Re^3: How do I read from a compressed SQLite FTS4 database with DBD::SQLite?

Replies are listed 'Best First'.
Re^4: How do I read from a compressed SQLite FTS4 database with DBD::SQLite? by elef (Friar) on Nov 29, 2013 at 16:34 UTC
Thanks. I did have `sqlite_unicode => 1`, and the db worked with non-ASCII text if I didn't try to compress it. This seems to fix the problem: `sub compressor { my $in = shift; $in = encode ('utf8', $in); my $out; gzip \$in => \$out; return ($out); } sub uncompressor { my $in = shift; my $out; gunzip \$in => \$out; return (decode ('utf8', $out)); }` [download] I tested it with some real-life sample data and the compression isn't doing too well: the source data is a 9.4MB text file that compresses down to a 2.4MB zip file. When I imort it without compression, I get a 19.7MB db file. With compression, the db file is 17.0MB. That's a little smaller than the original but not enough to make it worth it. I was hoping for something in the 10MB range (~50% compression). I imagine it could be because each string is compressed separately so repeated strings or parts of strings can't be exploited during compression. Is this a lost battle? If not, I would be grateful for suggestions on a better algorithm.	[reply] [d/l] [select]

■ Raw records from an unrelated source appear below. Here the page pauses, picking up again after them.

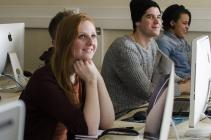 drie cursisten webontwikkelaar achter hun computerscherm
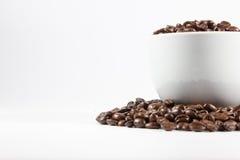 Feijões e copo de café Foto de Stock Royalty Free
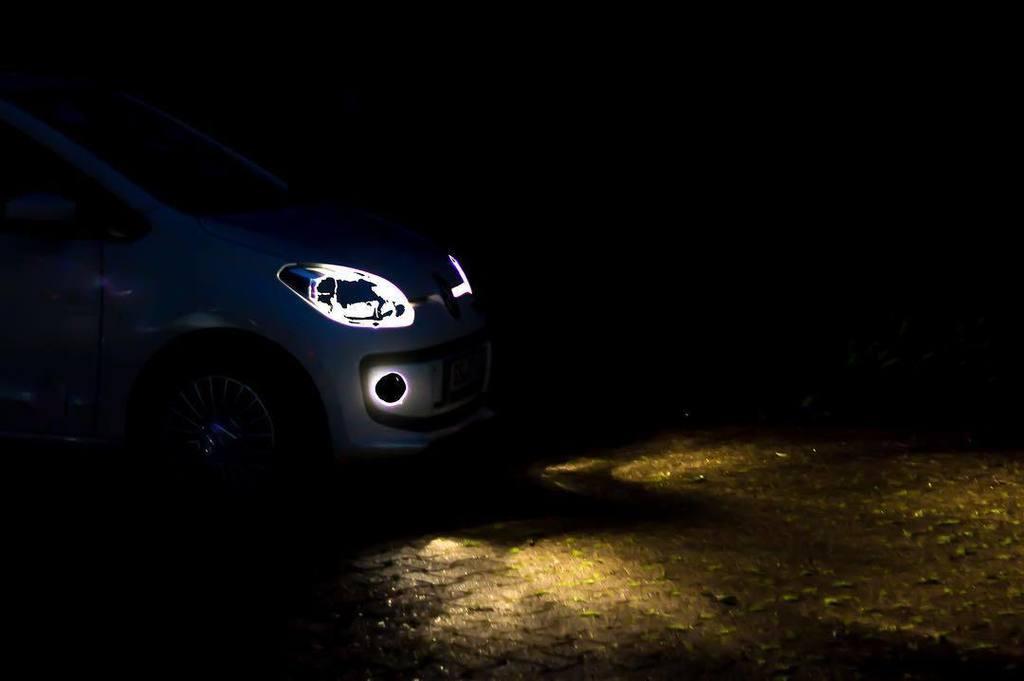 Let&#39;s go somewhere. #travel #car #lights #headlights #vehicle #eyeem #eyeemoninstagram #teamcanon #prtv #coophshou…  http:// ift.tt/2t35Uav  &nbsp;  <br>http://pic.twitter.com/i8vlwGIrsO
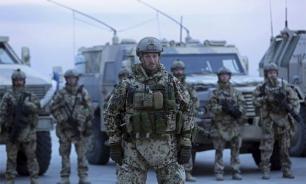 """Солдаты НАТО провели """"плясовые учения"""" на крыше латвийского такси"""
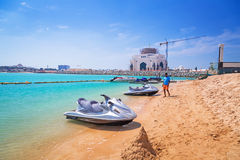 Jetski für Miete auf dem Strand in Abu Dhabi Lizenzfreie Stockbilder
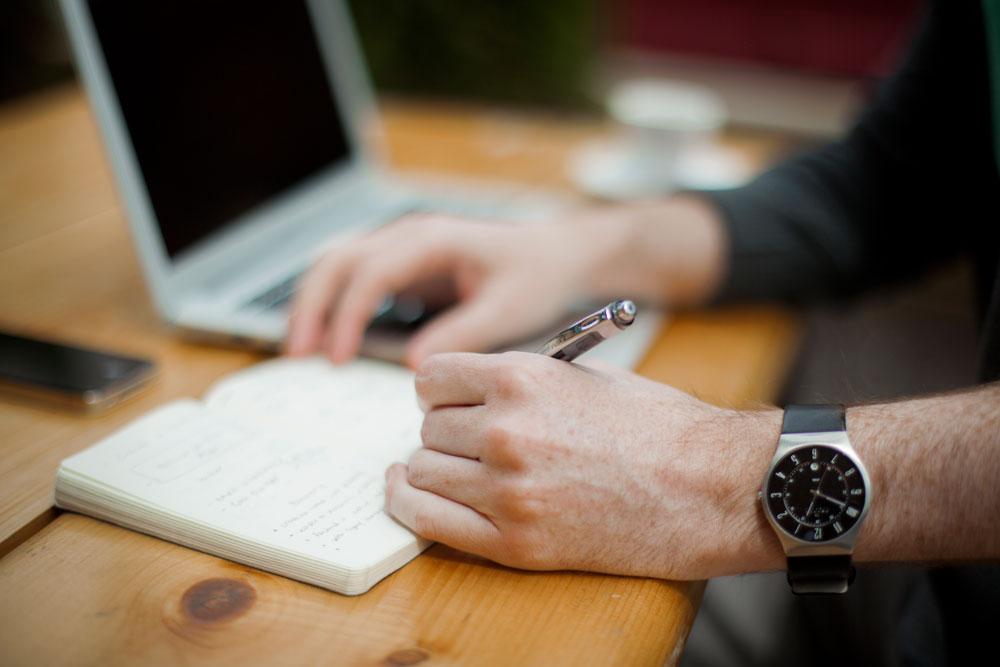 Blog personal - Blogger escribiendo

Re^5: How do I read from a compressed SQLite FTS4 database with DBD::SQLite? by taint (Chaplain) on Nov 30, 2013 at 06:39 UTC
Greetings, elef Have you tried any of the other different forms of compression IO::Compress offers? My personal experiences when creating archives, seems to indicate the xz algorithm provides better results, more often than not. I notice IO::Compress also offers IO::Compress::Xz. Of course all the algorithm's have different results given the type of input data. But thought it worth mentioning. Best Wishes. --Chris #!/usr/bin/perl -Tw use Perl::Always or die; my $perl_version = (5.12.5); print $perl_version;	[reply]
Re^6: How do I read from a compressed SQLite FTS4 database with DBD::SQLite? by elef (Friar) on Nov 30, 2013 at 09:57 UTC
Thanks for the suggestion. I use ActivePerl on Widows and IO::Compress::Xz is not in PPM. I tried to install it from the cpan shell but running the script fails with `Can't locate auto/Compress/Raw/Lzma/autosplit.ix in @INC`. Maybe I will try to get the module installed in a linux VM and see how it performs. I do have IO::Compress::Zip so I tried that but the compressed db was much larger than the an uncompressed one with the same data... It's starting to look like I'm in a dead end. Again, I think the compression is failing this badly because each column in each record is compressed separately by the FTS engine and I have text here in small chunks (sentences). But I don't think it would be feasible to structure the db differently because of the way the data is used (you search for a term or phrase and the program shows you each sentence that it occurs in, along with its translation in a different language).	[reply] [d/l]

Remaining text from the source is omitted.